▸ Task details
In the assembler macro page, give the passage starting with "You can use FOR" and going on through "in reversed order." again, changing "Sol_Asm" to "The assembler".

▸ Page extract
********
ODS_fmt	<13,10,"Section:%u RVA=%x VSIZE=%x Name=%s">,ecx,[esi+PE_SECT.rva],[esi+PE_SECT.vsize],esi

7.6.3 MACROS with :REQ

The ":REQ" MARG type can be used to force MACRO parameter number check up to a specific argument position.

For example:

MACRO MTEST
	MARG	a1,a2,a3,a4 :req , a5

	mov	eax,a1
	mov	ebx,a2
	mov	ecx,a3
	mov	edx,a4

ENDM

On macro invocation this will check for 4 macro arguments. And because of this "a5" can be missing but "a4" can not.

7.6.4 Nested MACROS

You can define a macro inside another macro... and so on.

For example:

MACRO M2 
	MARG arg1,arg2

	mov	eax,arg1

	MACRO M3 
		MARG arg3,arg4
		mov	eax,arg3
		push	arg4
	ENDM
	
	push	eax
	push	arg2

ENDM

On first invocation of M2 only it's body will be generated and M3 will be defined but not expanded.

7.6.5 Using "&" in MACROS

In MACRO body the "&" character will trigger a MARG check and expansion even if found in the middle of another token or string.

For example

MACRO M4
	MARG arg1 arg2

in_label_&arg1:
	mov	eax,<&arg1>
	db	" In strings: &arg2",0

ENDM

7.6.7 Recursive Macros

A macro can invoke itself recursively.

For example:

MACRO MPUSH
	MARG	p1,p2,p3,p4

	#ifnb <&p1>
		push	p1
		MPUSH	p2,p3,p4
	#endif
ENDM 
Notes:

7.6.7 Using EXITM in macros

EXITM can be used to return a token from a MACRO expansion.

For example

MACRO RV
	MARG func, params

	invoke func,params

	; return something from macro
	exitm eax
ENDM

; later on in code
	...
	mov	ecx,RV GetModuleHandle
	invoke	ExitProcess, < RV GetModuleHandleA >
	push	RV GetModuleHandleA
	...

Note:

7.6.8 The REPT Macro

You can use REPT to repeat a series of instructions.

For example

	x = 7

	REPT 12
		shl	eax,x
		add	ecx,3
		x = x+1
	ENDM

7.6.9 The FOR Macro

You can use FOR to repeat a series of instructions for each item in a list.

Syntax:

	FOR {item} IN: {items list} {REV} DO
		{ for macro body }
	ENDM

Sol_Asm will expand the {for macro body} for each element in {items list} and will replace any occurrence of {item} in the {macro body} with current {items list} element.

The "REV" keyword is optional and if present then the {items list} will be parsed in reversed order.

FOR can be used to iterate the variable parameters of a MACRO.
********
▸ Excerpted data

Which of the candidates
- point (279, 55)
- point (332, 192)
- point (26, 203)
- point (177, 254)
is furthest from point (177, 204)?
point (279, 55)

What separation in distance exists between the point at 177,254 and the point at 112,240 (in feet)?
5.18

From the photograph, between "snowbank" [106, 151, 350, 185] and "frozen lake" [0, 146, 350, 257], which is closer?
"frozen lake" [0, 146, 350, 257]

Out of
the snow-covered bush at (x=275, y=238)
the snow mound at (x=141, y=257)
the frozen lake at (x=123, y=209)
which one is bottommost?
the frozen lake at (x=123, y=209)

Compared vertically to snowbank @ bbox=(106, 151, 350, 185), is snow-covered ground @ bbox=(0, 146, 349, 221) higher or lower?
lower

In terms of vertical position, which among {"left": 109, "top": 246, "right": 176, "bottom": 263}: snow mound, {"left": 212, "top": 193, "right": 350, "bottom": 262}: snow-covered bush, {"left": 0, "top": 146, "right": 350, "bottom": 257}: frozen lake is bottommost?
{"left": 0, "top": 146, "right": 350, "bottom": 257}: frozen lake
********
▸ Correct response
You can use FOR to repeat a series of instructions for each item in a list.

Syntax:

	FOR {item} IN: {items list} {REV} DO
		{ for macro body }
	ENDM

The assembler will expand the {for macro body} for each element in {items list} and will replace any occurrence of {item} in the {macro body} with current {items list} element.

The "REV" keyword is optional and if present then the {items list} will be parsed in reversed order.